There are reasons to be afraid. Not for me, with my children at my side. But for you, my friend, the mother who lost her child before birth.

Mothers seem to spend a lot of time knocking each other down these days. But no matter what choices I make, you always support me. No matter how much I complain about the mundane frustrations of parenthood, you let me me know what a great job you think I'm doing. No matter how many thousands of pictures of my kids I put on Facebook, you're always there, hitting "like" a thousand more times.

Every Mother's Day, your heart breaks. Every Christmas, every anticipated birthday. You count the days and years. You believe in your heart that some day, in heaven, a child with your features will greet you with love, with the weight of the missed hugs and kisses of a lifetime.

You became a mother before your child was born. You knew that as you stepped on the scale, compared nausea stories, decorated a nursery. You had plans. You were ready to open your life for the child you hadn't met. Your heart was as open as the sky.

You are still a mother. You still speak that language you studied so carefully, even if you're afraid to join in conversation.

And I know why you can't. Sometimes you feel like a shadow, or a phantom, and you're afraid of the looks on other mother's faces if you spoke your story. Afraid of their fear. It's easier to be invisible.

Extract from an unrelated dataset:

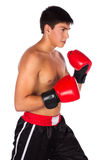 Young male kickboxer Royalty Free Stock Photos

And all of this, this is more proof that you are a mother. A woman who cares so deeply for the feelings and well-being of another person that it pains you. You look at children with love, as parents do. You take pride in your experiences of motherhood. You deserve your joy, you deserve your happiness.

Whether or not you hold your own baby in your arms, squirming with life and constant need, you are still a mother. With the weight of your loss, you are not diminished. You are not other. You are one of us -- one of the club.

My heart breaks for you, the mother who has experienced the worst of all motherhood has to offer. And it breaks for you for having missed the most joyful. You have lost your child, as fully and truly as the parent of any lost child. And so many people neglect you, ignore your experience. Tell you that you aren't a "real" mom.

But you are. I know it. And more importantly, you do. You know you became a mother once, and there is no going back. No un-becoming. No erasing the changes in your heart and soul.

You're doing a good job, mama. Every day, you do more than the rest of us can comprehend -- you keep going. You keep loving. You keep giving.

You are a good mom.

Even when you're the only one who knows it.